> [DIRECTIONS FOR THIS TASK]:
Select, from the data, each line where "sequence" occurs.

> [PROVIDED DATA]:
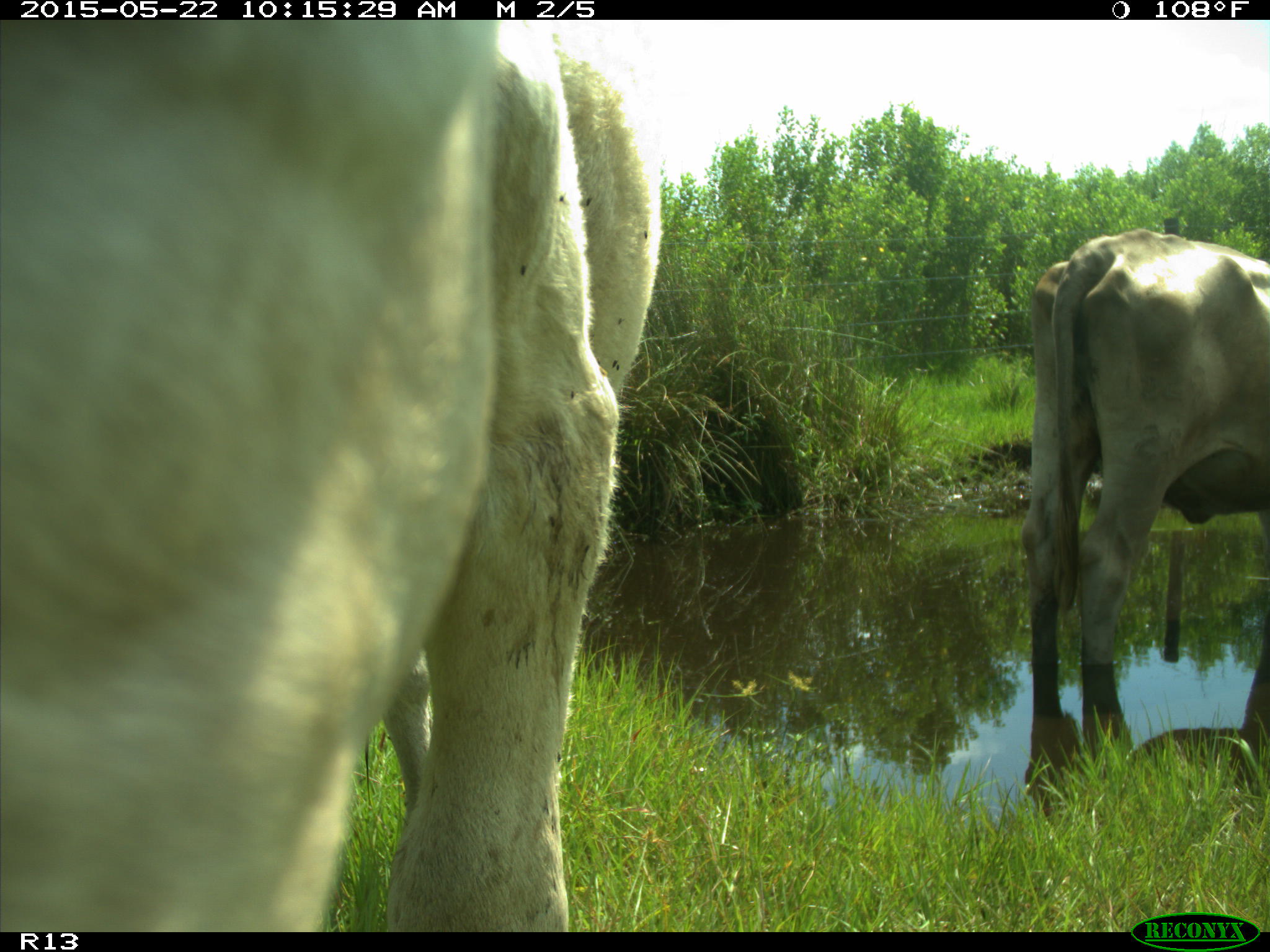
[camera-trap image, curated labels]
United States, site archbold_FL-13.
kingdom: Animalia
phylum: Chordata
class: Mammalia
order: Artiodactyla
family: Bovidae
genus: Bos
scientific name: Bos taurus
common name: domestic cow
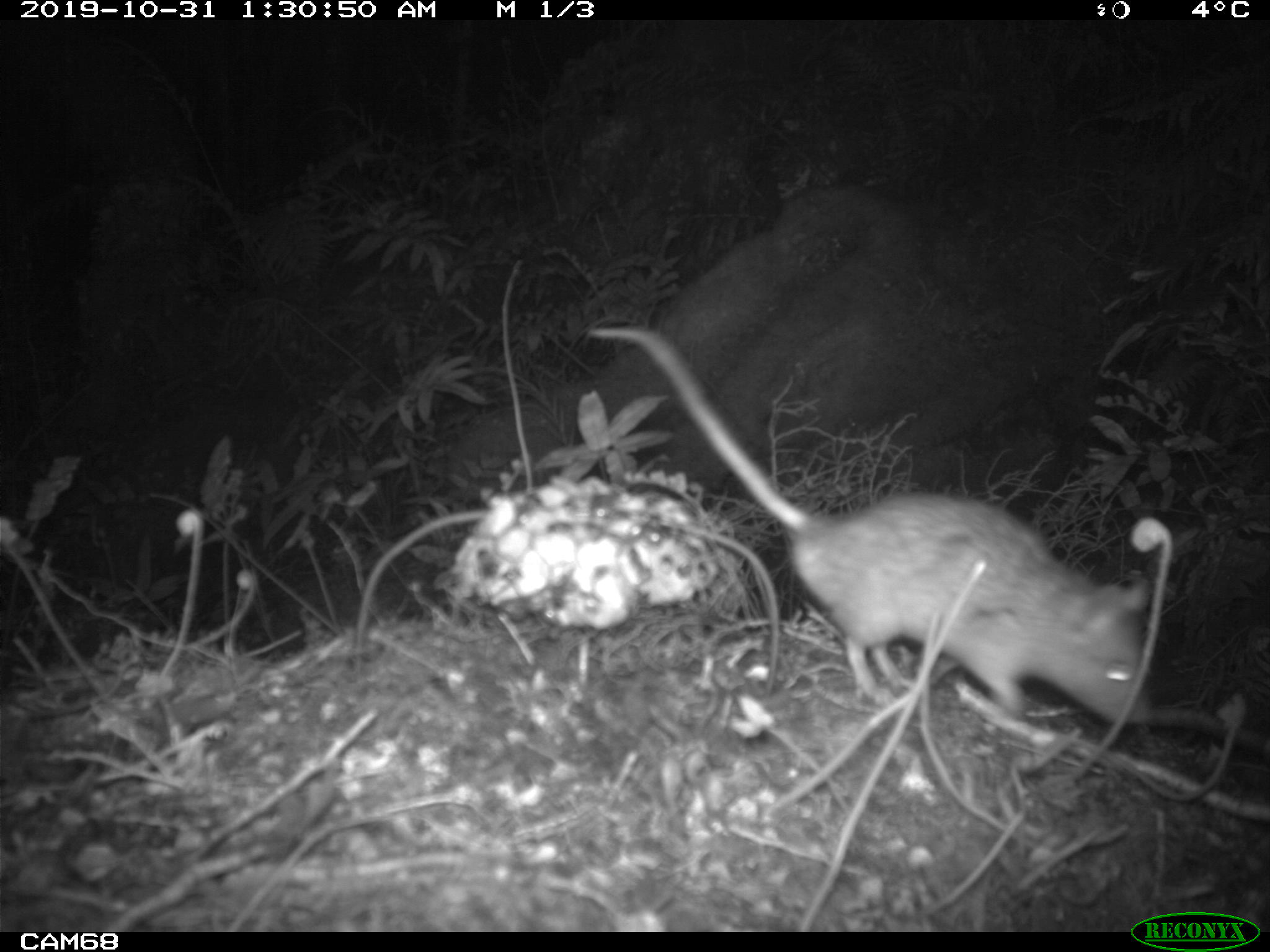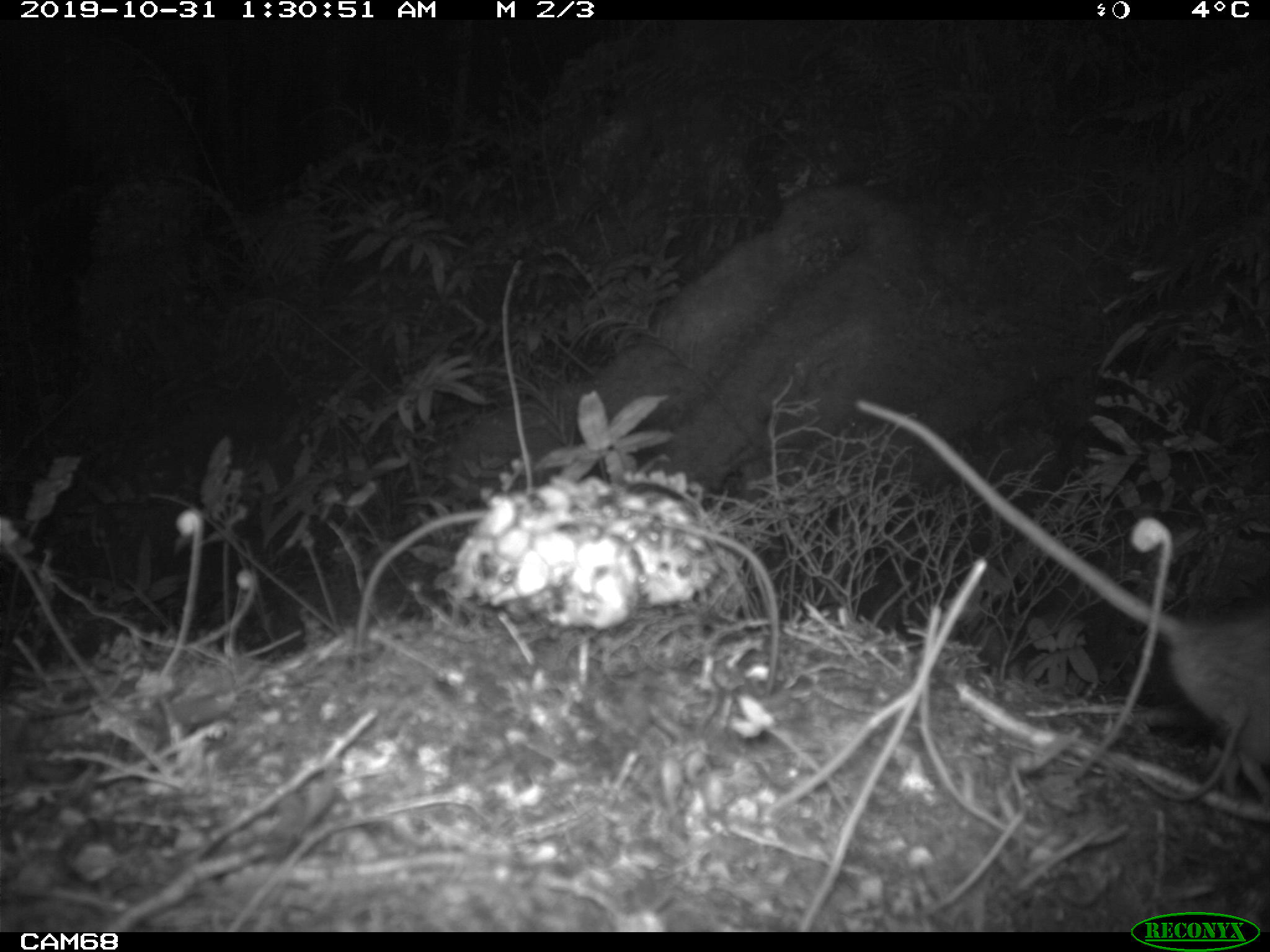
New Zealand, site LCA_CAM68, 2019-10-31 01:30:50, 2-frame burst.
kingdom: Animalia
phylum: Chordata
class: Mammalia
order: Rodentia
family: Muridae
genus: Rattus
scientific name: Rattus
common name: rat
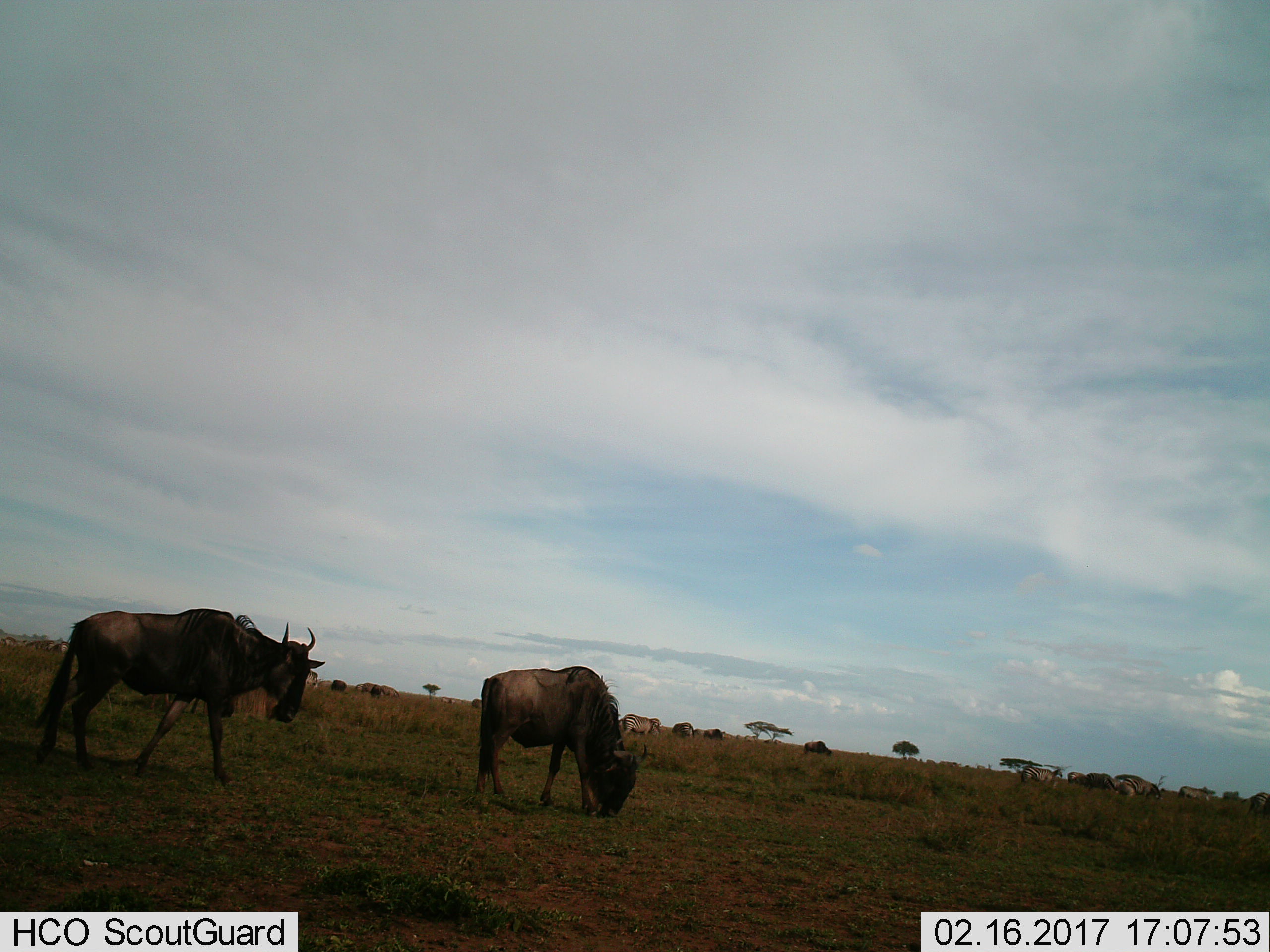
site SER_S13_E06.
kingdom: Animalia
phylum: Chordata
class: Mammalia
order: Artiodactyla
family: Bovidae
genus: Connochaetes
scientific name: Connochaetes taurinus taurinus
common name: blue wildebeest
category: wildebeestblue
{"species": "wildebeestblue (blue wildebeest) (Connochaetes taurinus taurinus)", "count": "10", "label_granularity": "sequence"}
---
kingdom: Animalia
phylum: Chordata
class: Mammalia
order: Perissodactyla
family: Equidae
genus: Equus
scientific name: Equus quagga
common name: plains zebra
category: zebraplains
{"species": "zebraplains (plains zebra) (Equus quagga)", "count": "9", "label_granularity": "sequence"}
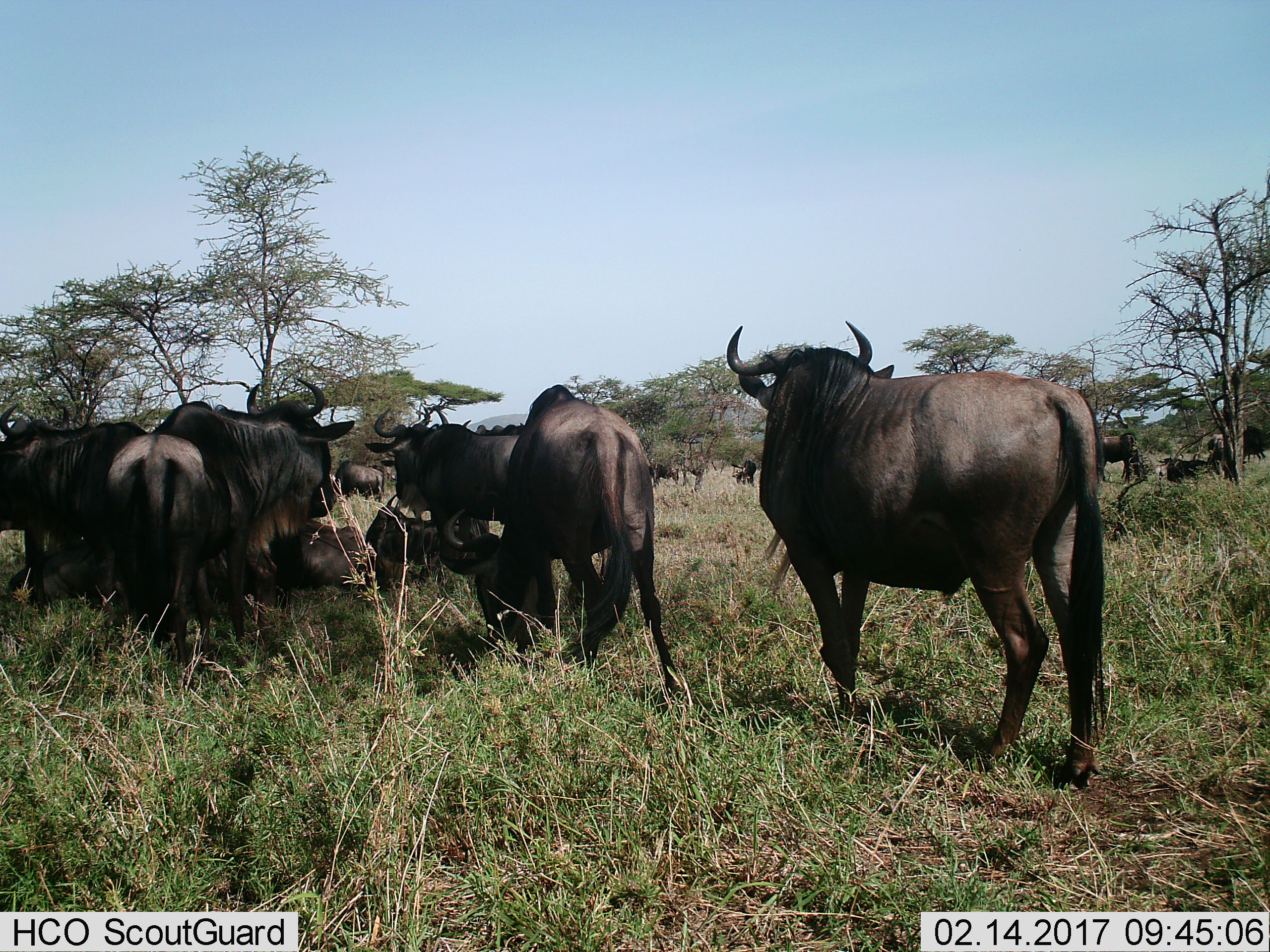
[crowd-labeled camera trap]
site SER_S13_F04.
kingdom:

> [SOLUTION TO THE PROBLEM]:
{"species": "wildebeestblue (blue wildebeest) (Connochaetes taurinus taurinus)", "count": "10", "label_granularity": "sequence"}
{"species": "zebraplains (plains zebra) (Equus quagga)", "count": "9", "label_granularity": "sequence"}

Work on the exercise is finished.